Reproduce the lines below word for word, leaving out any pictures.

>> Begin

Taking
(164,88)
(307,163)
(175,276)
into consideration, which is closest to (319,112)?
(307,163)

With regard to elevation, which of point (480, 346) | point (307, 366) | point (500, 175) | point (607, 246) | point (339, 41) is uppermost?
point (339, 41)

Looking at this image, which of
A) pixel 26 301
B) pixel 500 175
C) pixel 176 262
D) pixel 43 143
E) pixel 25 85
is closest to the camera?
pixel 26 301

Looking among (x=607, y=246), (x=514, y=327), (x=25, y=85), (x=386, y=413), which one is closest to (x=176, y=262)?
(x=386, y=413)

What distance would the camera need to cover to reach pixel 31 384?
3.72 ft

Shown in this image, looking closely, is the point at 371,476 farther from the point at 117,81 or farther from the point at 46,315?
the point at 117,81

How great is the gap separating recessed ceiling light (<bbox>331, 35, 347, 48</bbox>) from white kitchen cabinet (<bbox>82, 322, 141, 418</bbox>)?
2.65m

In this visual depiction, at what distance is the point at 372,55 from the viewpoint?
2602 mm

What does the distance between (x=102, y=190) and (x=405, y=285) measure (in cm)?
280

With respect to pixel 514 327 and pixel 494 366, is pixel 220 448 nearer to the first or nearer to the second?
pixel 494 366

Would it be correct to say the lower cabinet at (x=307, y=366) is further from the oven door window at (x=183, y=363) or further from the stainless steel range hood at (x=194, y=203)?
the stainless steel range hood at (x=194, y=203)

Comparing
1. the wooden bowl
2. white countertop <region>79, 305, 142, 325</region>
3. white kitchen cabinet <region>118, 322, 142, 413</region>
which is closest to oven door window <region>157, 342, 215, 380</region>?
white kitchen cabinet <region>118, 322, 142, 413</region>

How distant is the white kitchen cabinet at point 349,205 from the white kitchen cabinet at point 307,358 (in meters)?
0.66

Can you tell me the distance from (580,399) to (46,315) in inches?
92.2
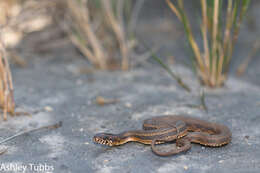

>> End

▶ _Worked answer_:
Taking
(164,88)
(307,163)
(175,276)
into consideration, which is closest to (319,112)?
(307,163)

With regard to elevation, which of point (480, 346) | point (307, 366) | point (500, 175) | point (607, 246) | point (339, 41) is uppermost?
point (339, 41)

Looking at this image, which of
A) pixel 26 301
B) pixel 500 175
C) pixel 176 262
D) pixel 43 143
E) pixel 25 85
is closest to the camera?
pixel 26 301

Looking among (x=607, y=246), (x=514, y=327), (x=25, y=85), (x=386, y=413), which one is closest to (x=176, y=262)?
(x=386, y=413)

What distance would the camera need to cover to reach pixel 31 384?
3.72 ft

Shown in this image, looking closely, is the point at 371,476 farther from the point at 117,81 or farther from the point at 46,315?
the point at 117,81

How great is the gap separating recessed ceiling light (<bbox>331, 35, 347, 48</bbox>) from white kitchen cabinet (<bbox>82, 322, 141, 418</bbox>)?
2.65m

In this visual depiction, at what distance is the point at 372,55 from the viewpoint?
2602 mm

What does the distance between (x=102, y=190) and (x=405, y=285) measure (in cm)?
280

With respect to pixel 514 327 and pixel 494 366, is pixel 220 448 nearer to the first or nearer to the second?
pixel 494 366

Would it be correct to say the lower cabinet at (x=307, y=366) is further from the oven door window at (x=183, y=363) or further from the stainless steel range hood at (x=194, y=203)?
the stainless steel range hood at (x=194, y=203)

Comparing
1. the wooden bowl
2. white countertop <region>79, 305, 142, 325</region>
3. white kitchen cabinet <region>118, 322, 142, 413</region>
which is closest to oven door window <region>157, 342, 215, 380</region>?
white kitchen cabinet <region>118, 322, 142, 413</region>

How distant is the white kitchen cabinet at point 349,205 from the white kitchen cabinet at point 307,358 (in meters)?
0.66

Can you tell me the distance from (580,399) to (46,315) in inches?
92.2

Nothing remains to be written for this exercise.